I have a bag with yellow and blue marbles. The ratio of blue marbles to yellow marbles is 4:3. If I add 5 blue marbles and remove 3 yellow marbles, the ratio will be 7:3. How many blue marbles were in the bag before I added more?

a) 15
b) 20
c) 25
d) 30

Answer 1

(4x + 5)/(3x - 3) = 7/3

7(3x - 3) = 3(4x + 5)

21x - 21 = 12x + 15

9x = 36

x = 4

There were 4(4) = 16 blue marbles before the 5 blue marbles were added.
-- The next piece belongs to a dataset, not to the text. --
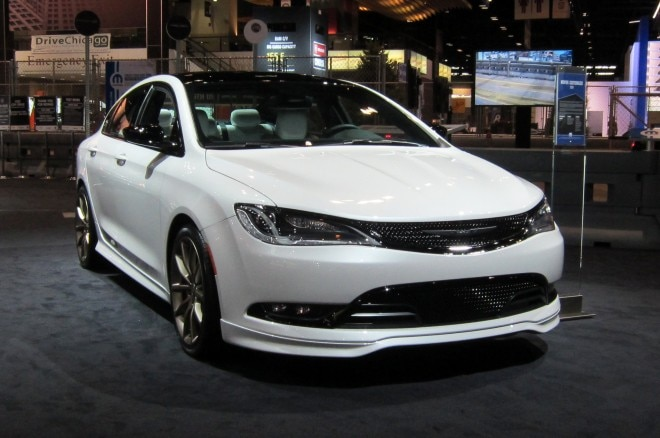 2015 Chrysler 200s Mopar Front Three Quarter1 660x438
None of the choices are correct.

Answer 2

To find the original number of blue marbles in the bag, we first set up and solve a proportion based on the given ratios. After calculating the value of x, we determine that the bag initially contained 16 blue marbles, and the closest answer to this value is 15, option (a).

Step-by-step explanation:

To find the number of blue marbles in the bag before adding more, we need to set up a proportion based on the given ratios. Initially, the ratio of blue to yellow marbles is 4:3. Let's assume there are 4x blue marbles and 3x yellow marbles. After adding 5 blue marbles and removing 3 yellow marbles, the ratio changes to 7:3, which gives us the equation (4x + 5)/(3x - 3) = 7/3.

Now, solving for x in the equation:

• (4x + 5)/(3x - 3) = 7/3
• 12x + 15 = 21x - 21 (Cross-multiply)
• 15 + 21 = 21x - 12x (Move the terms involving x to one side and constants to the other)
• 36 = 9x (Combine like terms)
• x = 4 (Divide both sides by 9)

The number of blue marbles originally in the bag would be 4x, which means there were 4 * 4 = 16 blue marbles. Therefore, the closest answer from the given options is 15, which is choice (a).